ALAC Chief Executive Officer Gerard Vaughan said in order for local body planning to effectively address ways to minimise alcohol-related harm, information about the impact of liquor outlets on local areas was needed.

“We have now for the first time a New Zealand model that can be used by local authorities to map the impacts of extra outlets.”

Mr Vaughan said the research comes just weeks before the Law Commission is due to release its recommendations to Government on reforming New Zealand’s alcohol laws.

“Options being considered by the Commission to recommend to Government include widening the grounds for refusing liquor licences to include things like outlet density.
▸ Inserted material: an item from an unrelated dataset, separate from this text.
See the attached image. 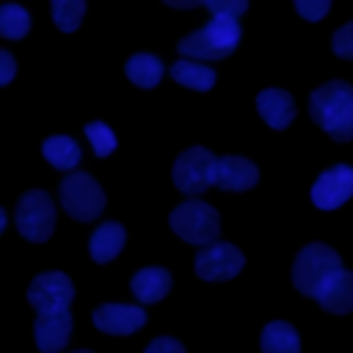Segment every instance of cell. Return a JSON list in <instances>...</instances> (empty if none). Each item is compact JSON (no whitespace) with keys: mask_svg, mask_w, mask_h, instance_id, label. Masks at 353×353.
Returning <instances> with one entry per match:
<instances>
[{"mask_svg":"<svg viewBox=\"0 0 353 353\" xmlns=\"http://www.w3.org/2000/svg\"><path fill=\"white\" fill-rule=\"evenodd\" d=\"M91 320L105 334L127 336V334L138 331L146 323V312L141 306H130V303H102V306L94 309Z\"/></svg>","mask_w":353,"mask_h":353,"instance_id":"12","label":"cell"},{"mask_svg":"<svg viewBox=\"0 0 353 353\" xmlns=\"http://www.w3.org/2000/svg\"><path fill=\"white\" fill-rule=\"evenodd\" d=\"M41 154L47 157L50 165H55L61 171H72L80 163V157H83L77 141L69 138V135H52V138H47L41 143Z\"/></svg>","mask_w":353,"mask_h":353,"instance_id":"19","label":"cell"},{"mask_svg":"<svg viewBox=\"0 0 353 353\" xmlns=\"http://www.w3.org/2000/svg\"><path fill=\"white\" fill-rule=\"evenodd\" d=\"M143 353H185V347H182V342H176L174 336H157L154 342L146 345Z\"/></svg>","mask_w":353,"mask_h":353,"instance_id":"28","label":"cell"},{"mask_svg":"<svg viewBox=\"0 0 353 353\" xmlns=\"http://www.w3.org/2000/svg\"><path fill=\"white\" fill-rule=\"evenodd\" d=\"M210 182H212L215 188H221V190H232V193L251 190V188L259 182V168H256L251 160L240 157V154L215 157Z\"/></svg>","mask_w":353,"mask_h":353,"instance_id":"11","label":"cell"},{"mask_svg":"<svg viewBox=\"0 0 353 353\" xmlns=\"http://www.w3.org/2000/svg\"><path fill=\"white\" fill-rule=\"evenodd\" d=\"M212 163H215V157H212L204 146H190V149H185V152L174 160L171 179H174V185H176L185 196L196 199V196H201V193L212 185V182H210Z\"/></svg>","mask_w":353,"mask_h":353,"instance_id":"7","label":"cell"},{"mask_svg":"<svg viewBox=\"0 0 353 353\" xmlns=\"http://www.w3.org/2000/svg\"><path fill=\"white\" fill-rule=\"evenodd\" d=\"M353 196V168L345 163L331 165L312 185V204L317 210H336Z\"/></svg>","mask_w":353,"mask_h":353,"instance_id":"10","label":"cell"},{"mask_svg":"<svg viewBox=\"0 0 353 353\" xmlns=\"http://www.w3.org/2000/svg\"><path fill=\"white\" fill-rule=\"evenodd\" d=\"M171 77H174L179 85L190 88V91H210V88L215 85V72H212L210 66L196 63V61H185V58H179V61L171 66Z\"/></svg>","mask_w":353,"mask_h":353,"instance_id":"20","label":"cell"},{"mask_svg":"<svg viewBox=\"0 0 353 353\" xmlns=\"http://www.w3.org/2000/svg\"><path fill=\"white\" fill-rule=\"evenodd\" d=\"M85 135H88V141H91L97 157H108V154L116 149V135H113V130H110L108 124H102V121H88V124H85Z\"/></svg>","mask_w":353,"mask_h":353,"instance_id":"24","label":"cell"},{"mask_svg":"<svg viewBox=\"0 0 353 353\" xmlns=\"http://www.w3.org/2000/svg\"><path fill=\"white\" fill-rule=\"evenodd\" d=\"M50 11H52L55 25H58L63 33H72V30L80 25L83 14H85V3H83V0H52Z\"/></svg>","mask_w":353,"mask_h":353,"instance_id":"23","label":"cell"},{"mask_svg":"<svg viewBox=\"0 0 353 353\" xmlns=\"http://www.w3.org/2000/svg\"><path fill=\"white\" fill-rule=\"evenodd\" d=\"M328 8H331L328 0H295V11H298L303 19H309V22H320Z\"/></svg>","mask_w":353,"mask_h":353,"instance_id":"27","label":"cell"},{"mask_svg":"<svg viewBox=\"0 0 353 353\" xmlns=\"http://www.w3.org/2000/svg\"><path fill=\"white\" fill-rule=\"evenodd\" d=\"M193 265H196V276L204 279V281H229L243 270L245 256L237 245L215 240V243L199 248Z\"/></svg>","mask_w":353,"mask_h":353,"instance_id":"8","label":"cell"},{"mask_svg":"<svg viewBox=\"0 0 353 353\" xmlns=\"http://www.w3.org/2000/svg\"><path fill=\"white\" fill-rule=\"evenodd\" d=\"M58 193H61L63 210H66L74 221H83V223L94 221V218L102 212V207H105V193H102V188L97 185V179H94L91 174H83V171L63 176Z\"/></svg>","mask_w":353,"mask_h":353,"instance_id":"6","label":"cell"},{"mask_svg":"<svg viewBox=\"0 0 353 353\" xmlns=\"http://www.w3.org/2000/svg\"><path fill=\"white\" fill-rule=\"evenodd\" d=\"M14 74H17V61H14V55L6 52V50H0V85L11 83Z\"/></svg>","mask_w":353,"mask_h":353,"instance_id":"29","label":"cell"},{"mask_svg":"<svg viewBox=\"0 0 353 353\" xmlns=\"http://www.w3.org/2000/svg\"><path fill=\"white\" fill-rule=\"evenodd\" d=\"M130 290L141 303H157L171 290V273L165 268H141L132 276Z\"/></svg>","mask_w":353,"mask_h":353,"instance_id":"16","label":"cell"},{"mask_svg":"<svg viewBox=\"0 0 353 353\" xmlns=\"http://www.w3.org/2000/svg\"><path fill=\"white\" fill-rule=\"evenodd\" d=\"M74 298L72 279L61 270L39 273L30 287H28V301L36 309V314H52V312H66Z\"/></svg>","mask_w":353,"mask_h":353,"instance_id":"9","label":"cell"},{"mask_svg":"<svg viewBox=\"0 0 353 353\" xmlns=\"http://www.w3.org/2000/svg\"><path fill=\"white\" fill-rule=\"evenodd\" d=\"M28 30H30V14L22 6H17V3L0 6V36L22 39Z\"/></svg>","mask_w":353,"mask_h":353,"instance_id":"22","label":"cell"},{"mask_svg":"<svg viewBox=\"0 0 353 353\" xmlns=\"http://www.w3.org/2000/svg\"><path fill=\"white\" fill-rule=\"evenodd\" d=\"M256 110L268 127L284 130L295 119V102L284 88H265L256 94Z\"/></svg>","mask_w":353,"mask_h":353,"instance_id":"14","label":"cell"},{"mask_svg":"<svg viewBox=\"0 0 353 353\" xmlns=\"http://www.w3.org/2000/svg\"><path fill=\"white\" fill-rule=\"evenodd\" d=\"M72 334V314L66 312H52V314H36L33 336L41 353H61L63 345L69 342Z\"/></svg>","mask_w":353,"mask_h":353,"instance_id":"13","label":"cell"},{"mask_svg":"<svg viewBox=\"0 0 353 353\" xmlns=\"http://www.w3.org/2000/svg\"><path fill=\"white\" fill-rule=\"evenodd\" d=\"M312 121L334 141H353V85L345 80H328L309 94Z\"/></svg>","mask_w":353,"mask_h":353,"instance_id":"1","label":"cell"},{"mask_svg":"<svg viewBox=\"0 0 353 353\" xmlns=\"http://www.w3.org/2000/svg\"><path fill=\"white\" fill-rule=\"evenodd\" d=\"M14 223L19 234L30 243H44L50 240L55 229V204L44 190H28L17 201L14 210Z\"/></svg>","mask_w":353,"mask_h":353,"instance_id":"5","label":"cell"},{"mask_svg":"<svg viewBox=\"0 0 353 353\" xmlns=\"http://www.w3.org/2000/svg\"><path fill=\"white\" fill-rule=\"evenodd\" d=\"M325 312L331 314H347L353 312V273L350 270H336L323 290L314 298Z\"/></svg>","mask_w":353,"mask_h":353,"instance_id":"15","label":"cell"},{"mask_svg":"<svg viewBox=\"0 0 353 353\" xmlns=\"http://www.w3.org/2000/svg\"><path fill=\"white\" fill-rule=\"evenodd\" d=\"M124 72L138 88H154L163 77V63H160V58H154L149 52H138L127 61Z\"/></svg>","mask_w":353,"mask_h":353,"instance_id":"21","label":"cell"},{"mask_svg":"<svg viewBox=\"0 0 353 353\" xmlns=\"http://www.w3.org/2000/svg\"><path fill=\"white\" fill-rule=\"evenodd\" d=\"M240 41V25L232 17H212L204 28L179 39L176 50L185 61H218L234 52Z\"/></svg>","mask_w":353,"mask_h":353,"instance_id":"2","label":"cell"},{"mask_svg":"<svg viewBox=\"0 0 353 353\" xmlns=\"http://www.w3.org/2000/svg\"><path fill=\"white\" fill-rule=\"evenodd\" d=\"M336 270H342L339 254L331 245H325V243H309L306 248H301V254L292 262V284H295V290L301 295L317 298L323 284Z\"/></svg>","mask_w":353,"mask_h":353,"instance_id":"3","label":"cell"},{"mask_svg":"<svg viewBox=\"0 0 353 353\" xmlns=\"http://www.w3.org/2000/svg\"><path fill=\"white\" fill-rule=\"evenodd\" d=\"M201 6L210 8L212 17H232V19H237V17L245 14V8H248L245 0H204Z\"/></svg>","mask_w":353,"mask_h":353,"instance_id":"25","label":"cell"},{"mask_svg":"<svg viewBox=\"0 0 353 353\" xmlns=\"http://www.w3.org/2000/svg\"><path fill=\"white\" fill-rule=\"evenodd\" d=\"M124 240H127V232H124V226H121V223H116V221L102 223V226L91 234V240H88L91 259H94L97 265H105V262L116 259V256H119V251L124 248Z\"/></svg>","mask_w":353,"mask_h":353,"instance_id":"17","label":"cell"},{"mask_svg":"<svg viewBox=\"0 0 353 353\" xmlns=\"http://www.w3.org/2000/svg\"><path fill=\"white\" fill-rule=\"evenodd\" d=\"M259 350L262 353H301L298 331L284 320H273V323H268L262 328Z\"/></svg>","mask_w":353,"mask_h":353,"instance_id":"18","label":"cell"},{"mask_svg":"<svg viewBox=\"0 0 353 353\" xmlns=\"http://www.w3.org/2000/svg\"><path fill=\"white\" fill-rule=\"evenodd\" d=\"M6 229V212H3V207H0V232Z\"/></svg>","mask_w":353,"mask_h":353,"instance_id":"30","label":"cell"},{"mask_svg":"<svg viewBox=\"0 0 353 353\" xmlns=\"http://www.w3.org/2000/svg\"><path fill=\"white\" fill-rule=\"evenodd\" d=\"M74 353H91V350H74Z\"/></svg>","mask_w":353,"mask_h":353,"instance_id":"31","label":"cell"},{"mask_svg":"<svg viewBox=\"0 0 353 353\" xmlns=\"http://www.w3.org/2000/svg\"><path fill=\"white\" fill-rule=\"evenodd\" d=\"M331 47H334V52H336L339 58L353 61V19H350L347 25H342V28L334 33Z\"/></svg>","mask_w":353,"mask_h":353,"instance_id":"26","label":"cell"},{"mask_svg":"<svg viewBox=\"0 0 353 353\" xmlns=\"http://www.w3.org/2000/svg\"><path fill=\"white\" fill-rule=\"evenodd\" d=\"M168 223H171V229H174L185 243H193V245H199V248L215 243L218 234H221V215H218V210L210 207L207 201H199V199L182 201V204L168 215Z\"/></svg>","mask_w":353,"mask_h":353,"instance_id":"4","label":"cell"}]
</instances>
This model would allow communities to map the effect extra licences would have in their area and give them a real say in what happens in their neighbourhood.”

Waikato University research associate Dr Michael Cameron said although the Manukau results were specific to that area, the model that had been developed could be used in other areas to determine what impact extra liquor outlets would have on a district.

The research showed higher liquor outlet density of both on and off-licences was associated with higher numbers of total police events.

In particular, off-licence density was associated with higher levels of anti-social behaviour, drug and alcohol offences, family violence, property abuse, property damage, traffic offences and motor vehicle accidents.

Density of clubs and bars was associated with higher levels of anti-social behaviour, dishonesty offences, drug and alcohol offences, property abuse, property damage, sexual offences, traffic offences, and violent offences.

Density of restaurants and cafes was associated with higher levels of dishonesty offences, property abuse, traffic offences, and motor vehicle accidents.

Total police events were based on all police attendances recorded in the New Zealand Police database from 1 July 2008 to 30 June 2009. (A police attendance may not necessarily lead to anyone being charged with an offence.)

Manukau City Council Senior Policy analyst Paul Wilson said the research supported what the community had been telling the council and would be used to inform the new Auckland Council on how alcohol-related harm could be addressed.